*** Extract ***

The Etiology, Diagnosis, Therapy etc. filters identify Clinical Studies. Systematic Reviews or their variant, Meta-Analyses, are not clinical studies and are not specifically identified by using the clinical studies filters. The terms ‘behind’ the filters for clinical diagnostic studies are:
Sensitiv:.mp. OR diagnos:.mp. OR di.fs. (sensitive)
Sensitiv:.mp. OR predictive value:.mp. OR accurac:.tw. (middling)
The terms used in these diagnostic filters indicate why some Cochrane Systematic Reviews are also identified. A systematic review may well contain e.g. the textword ‘sensitive’ without being a clinical study evaluating a diagnostic procedure. This explains why you may retrieve non-diagnosis entries. More details for the terms used for the various filters and their actual sensitivity, specificity, precision, and accuracy can be found here: http://hiru.mcmaster.ca/hedges/.
For Systematic Reviews the relevant separate SR filters should be used, such as
MEDLINE.tw.OR systematic review.tw.OR meta analysis.pt. (specific)

*** End of Extract ***

### Tasks for this exercise
• 1. Turn the paragraph in the search filter passage that begins "The terms used in these diagnostic filters" into a short bulleted list that keeps its main facts.
• 2. Carry the search filter passage forward from its last line, writing a few more sentences in the same style.
The items have no connection to the search filter passage.

*** Information given ***

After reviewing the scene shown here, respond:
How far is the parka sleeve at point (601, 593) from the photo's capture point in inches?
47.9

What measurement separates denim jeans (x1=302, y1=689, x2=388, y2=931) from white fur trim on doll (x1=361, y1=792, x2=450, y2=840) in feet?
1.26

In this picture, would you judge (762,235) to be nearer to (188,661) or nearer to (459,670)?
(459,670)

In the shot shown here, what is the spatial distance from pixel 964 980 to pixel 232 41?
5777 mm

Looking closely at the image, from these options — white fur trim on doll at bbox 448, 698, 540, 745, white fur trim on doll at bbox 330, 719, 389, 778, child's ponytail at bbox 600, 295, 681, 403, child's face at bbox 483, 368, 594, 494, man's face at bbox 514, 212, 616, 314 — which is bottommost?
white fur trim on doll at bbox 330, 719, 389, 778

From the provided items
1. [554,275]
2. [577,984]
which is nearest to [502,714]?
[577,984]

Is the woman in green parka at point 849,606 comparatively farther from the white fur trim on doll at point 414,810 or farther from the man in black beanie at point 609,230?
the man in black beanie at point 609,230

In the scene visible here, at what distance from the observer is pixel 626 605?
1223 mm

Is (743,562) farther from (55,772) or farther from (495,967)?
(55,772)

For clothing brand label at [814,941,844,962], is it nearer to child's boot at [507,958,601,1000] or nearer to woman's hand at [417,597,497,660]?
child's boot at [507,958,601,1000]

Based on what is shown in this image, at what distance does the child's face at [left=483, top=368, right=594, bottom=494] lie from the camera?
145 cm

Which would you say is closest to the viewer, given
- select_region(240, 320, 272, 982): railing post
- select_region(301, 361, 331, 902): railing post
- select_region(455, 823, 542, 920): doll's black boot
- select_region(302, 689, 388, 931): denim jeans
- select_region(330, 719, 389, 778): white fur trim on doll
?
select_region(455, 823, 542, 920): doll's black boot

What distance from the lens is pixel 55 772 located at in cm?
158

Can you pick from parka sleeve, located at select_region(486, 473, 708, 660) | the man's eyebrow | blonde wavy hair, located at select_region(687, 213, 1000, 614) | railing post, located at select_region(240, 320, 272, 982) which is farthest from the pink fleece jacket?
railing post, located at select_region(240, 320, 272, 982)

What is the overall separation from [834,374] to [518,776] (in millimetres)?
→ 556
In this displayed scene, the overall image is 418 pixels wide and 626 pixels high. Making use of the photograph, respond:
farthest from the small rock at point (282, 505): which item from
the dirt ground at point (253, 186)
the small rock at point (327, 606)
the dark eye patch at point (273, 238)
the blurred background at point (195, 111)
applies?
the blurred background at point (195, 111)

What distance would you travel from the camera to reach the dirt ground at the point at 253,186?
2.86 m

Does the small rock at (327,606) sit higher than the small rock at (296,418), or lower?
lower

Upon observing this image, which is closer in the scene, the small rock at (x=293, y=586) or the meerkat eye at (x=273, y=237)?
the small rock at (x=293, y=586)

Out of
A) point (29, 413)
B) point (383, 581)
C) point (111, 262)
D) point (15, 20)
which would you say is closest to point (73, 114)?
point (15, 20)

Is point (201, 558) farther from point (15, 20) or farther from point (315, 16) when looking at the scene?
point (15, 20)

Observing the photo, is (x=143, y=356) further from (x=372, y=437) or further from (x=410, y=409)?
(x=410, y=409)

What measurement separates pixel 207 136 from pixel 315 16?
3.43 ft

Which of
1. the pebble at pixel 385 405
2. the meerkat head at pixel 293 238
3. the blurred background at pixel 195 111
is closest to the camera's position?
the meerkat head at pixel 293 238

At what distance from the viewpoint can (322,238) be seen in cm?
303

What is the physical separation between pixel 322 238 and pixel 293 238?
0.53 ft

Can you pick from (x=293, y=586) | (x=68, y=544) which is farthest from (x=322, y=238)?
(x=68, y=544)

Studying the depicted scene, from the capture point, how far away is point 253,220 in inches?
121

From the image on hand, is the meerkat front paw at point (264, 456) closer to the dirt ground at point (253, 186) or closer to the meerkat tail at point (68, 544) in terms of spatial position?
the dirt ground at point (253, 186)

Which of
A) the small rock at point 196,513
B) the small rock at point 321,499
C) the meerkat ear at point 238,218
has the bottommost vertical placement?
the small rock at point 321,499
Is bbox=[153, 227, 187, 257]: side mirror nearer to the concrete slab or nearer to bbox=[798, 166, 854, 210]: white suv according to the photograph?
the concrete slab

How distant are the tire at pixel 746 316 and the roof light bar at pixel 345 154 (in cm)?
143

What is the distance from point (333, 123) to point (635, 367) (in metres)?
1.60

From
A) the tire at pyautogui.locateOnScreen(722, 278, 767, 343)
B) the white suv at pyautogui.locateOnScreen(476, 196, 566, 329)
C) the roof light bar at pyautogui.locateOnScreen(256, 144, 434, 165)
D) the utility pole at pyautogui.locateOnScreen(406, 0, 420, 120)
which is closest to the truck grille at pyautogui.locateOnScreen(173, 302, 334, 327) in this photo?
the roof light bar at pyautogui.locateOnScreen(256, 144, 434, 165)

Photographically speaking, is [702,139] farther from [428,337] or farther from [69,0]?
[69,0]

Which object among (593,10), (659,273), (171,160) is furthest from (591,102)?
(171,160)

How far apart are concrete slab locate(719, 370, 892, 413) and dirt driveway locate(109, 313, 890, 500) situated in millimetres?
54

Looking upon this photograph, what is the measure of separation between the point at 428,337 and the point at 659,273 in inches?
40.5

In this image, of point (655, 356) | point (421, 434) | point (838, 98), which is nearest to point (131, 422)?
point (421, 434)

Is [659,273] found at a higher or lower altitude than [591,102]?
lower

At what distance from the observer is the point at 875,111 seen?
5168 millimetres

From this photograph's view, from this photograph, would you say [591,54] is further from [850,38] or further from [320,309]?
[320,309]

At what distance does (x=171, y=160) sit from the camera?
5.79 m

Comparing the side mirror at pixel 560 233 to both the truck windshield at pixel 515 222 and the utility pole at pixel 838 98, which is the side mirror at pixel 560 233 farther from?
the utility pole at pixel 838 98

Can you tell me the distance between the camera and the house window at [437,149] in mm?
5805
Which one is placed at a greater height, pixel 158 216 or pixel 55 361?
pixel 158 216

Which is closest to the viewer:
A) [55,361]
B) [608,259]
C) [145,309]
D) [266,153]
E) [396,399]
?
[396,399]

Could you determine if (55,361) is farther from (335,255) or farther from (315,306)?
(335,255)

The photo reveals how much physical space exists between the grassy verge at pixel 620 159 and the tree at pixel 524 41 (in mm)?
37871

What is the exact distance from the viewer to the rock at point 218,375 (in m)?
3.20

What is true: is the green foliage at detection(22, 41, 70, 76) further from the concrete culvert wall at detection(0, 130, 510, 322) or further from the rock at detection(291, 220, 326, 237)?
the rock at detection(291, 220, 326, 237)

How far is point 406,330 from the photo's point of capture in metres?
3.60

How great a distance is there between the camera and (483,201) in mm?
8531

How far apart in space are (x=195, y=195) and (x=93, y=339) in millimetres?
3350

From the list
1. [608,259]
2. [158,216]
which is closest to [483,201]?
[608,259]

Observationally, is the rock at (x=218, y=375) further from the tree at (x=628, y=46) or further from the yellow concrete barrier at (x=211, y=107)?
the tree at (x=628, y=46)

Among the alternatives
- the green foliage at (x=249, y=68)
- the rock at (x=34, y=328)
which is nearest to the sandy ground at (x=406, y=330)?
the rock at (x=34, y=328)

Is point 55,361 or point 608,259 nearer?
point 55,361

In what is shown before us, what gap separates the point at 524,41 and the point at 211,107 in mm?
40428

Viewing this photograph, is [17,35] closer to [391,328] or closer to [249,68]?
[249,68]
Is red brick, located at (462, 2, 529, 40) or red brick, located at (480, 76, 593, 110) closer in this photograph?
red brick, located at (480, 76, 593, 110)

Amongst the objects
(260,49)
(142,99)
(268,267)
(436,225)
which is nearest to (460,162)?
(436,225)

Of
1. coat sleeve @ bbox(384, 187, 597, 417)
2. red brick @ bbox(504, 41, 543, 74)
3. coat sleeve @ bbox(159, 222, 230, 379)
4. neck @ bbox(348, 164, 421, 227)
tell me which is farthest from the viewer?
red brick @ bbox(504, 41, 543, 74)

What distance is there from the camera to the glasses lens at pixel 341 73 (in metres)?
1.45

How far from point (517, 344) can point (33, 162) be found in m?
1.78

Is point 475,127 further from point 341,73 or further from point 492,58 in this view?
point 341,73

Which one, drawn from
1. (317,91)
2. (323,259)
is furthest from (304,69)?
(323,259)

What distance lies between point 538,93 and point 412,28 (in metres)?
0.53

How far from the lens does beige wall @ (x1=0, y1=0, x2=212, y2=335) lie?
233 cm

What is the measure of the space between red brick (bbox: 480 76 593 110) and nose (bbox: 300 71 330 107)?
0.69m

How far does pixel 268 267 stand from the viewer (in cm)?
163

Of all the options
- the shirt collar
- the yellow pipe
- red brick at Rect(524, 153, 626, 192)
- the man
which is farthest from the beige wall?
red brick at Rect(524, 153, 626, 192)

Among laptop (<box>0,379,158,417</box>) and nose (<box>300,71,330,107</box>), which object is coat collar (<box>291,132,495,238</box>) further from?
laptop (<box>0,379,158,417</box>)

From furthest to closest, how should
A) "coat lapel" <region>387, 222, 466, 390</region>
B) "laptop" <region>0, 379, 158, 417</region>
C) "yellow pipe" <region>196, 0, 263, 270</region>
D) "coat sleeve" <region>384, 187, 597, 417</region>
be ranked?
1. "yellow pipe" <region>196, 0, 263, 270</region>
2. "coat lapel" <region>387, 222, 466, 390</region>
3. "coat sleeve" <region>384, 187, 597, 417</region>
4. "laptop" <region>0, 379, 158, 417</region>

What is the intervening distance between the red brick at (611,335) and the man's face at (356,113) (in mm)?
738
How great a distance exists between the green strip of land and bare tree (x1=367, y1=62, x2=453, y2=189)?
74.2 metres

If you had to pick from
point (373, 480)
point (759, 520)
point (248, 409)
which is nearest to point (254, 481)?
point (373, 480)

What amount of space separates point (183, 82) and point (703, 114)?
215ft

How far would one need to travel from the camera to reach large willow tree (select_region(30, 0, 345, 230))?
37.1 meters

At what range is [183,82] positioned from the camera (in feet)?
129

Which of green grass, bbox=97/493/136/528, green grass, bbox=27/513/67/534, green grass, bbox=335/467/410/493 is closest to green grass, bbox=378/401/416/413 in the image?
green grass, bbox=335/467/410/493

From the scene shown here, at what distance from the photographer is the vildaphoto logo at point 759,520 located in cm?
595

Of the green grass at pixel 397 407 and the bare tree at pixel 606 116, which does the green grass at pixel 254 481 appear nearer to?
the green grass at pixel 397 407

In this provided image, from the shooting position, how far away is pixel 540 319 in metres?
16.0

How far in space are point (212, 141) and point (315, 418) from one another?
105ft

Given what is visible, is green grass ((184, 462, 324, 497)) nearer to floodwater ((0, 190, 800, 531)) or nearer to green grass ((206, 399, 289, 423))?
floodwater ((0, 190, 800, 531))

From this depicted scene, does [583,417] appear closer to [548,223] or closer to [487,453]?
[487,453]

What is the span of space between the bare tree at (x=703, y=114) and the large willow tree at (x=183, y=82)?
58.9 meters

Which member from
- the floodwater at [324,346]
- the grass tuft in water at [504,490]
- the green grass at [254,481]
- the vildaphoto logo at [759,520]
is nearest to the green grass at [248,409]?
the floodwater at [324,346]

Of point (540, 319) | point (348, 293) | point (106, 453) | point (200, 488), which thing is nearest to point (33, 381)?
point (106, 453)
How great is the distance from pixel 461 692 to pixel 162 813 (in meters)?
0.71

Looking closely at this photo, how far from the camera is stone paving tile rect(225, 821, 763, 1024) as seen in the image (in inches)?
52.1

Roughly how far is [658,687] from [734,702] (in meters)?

*** End of Information given ***

### Responses to the exercise
• 1.
- The diagnostic filter terms explain why some Cochrane Systematic Reviews also show up.
- A systematic review can contain a textword such as "sensitive" without being a clinical study of a diagnostic procedure.
- This is why non-diagnosis entries may be retrieved.
- More on the terms used in each filter and their sensitivity, specificity, precision, and accuracy: http://hiru.mcmaster.ca/hedges/.

• 2.
A comprehensive search on robust EBM-type material should therefore combine a Clinical Study type filter search with a Systematic Review filter, perhaps in the form
[Subject] AND ([clinical study type filter] OR [Systematic Review filter])
On a more general point, the Cochrane DSR is strong when intervention studies have to be identified. For robust diagnostic studies COCHRANE DSR is not the first port-of-call. For instance, only one of at least 130 robust (diagnostic) clinical studies or systematic reviews on the value of ‘peritoneal lavage compared to ultrasound in blunt abdominal trauma’ comes from the Cochrane DSR.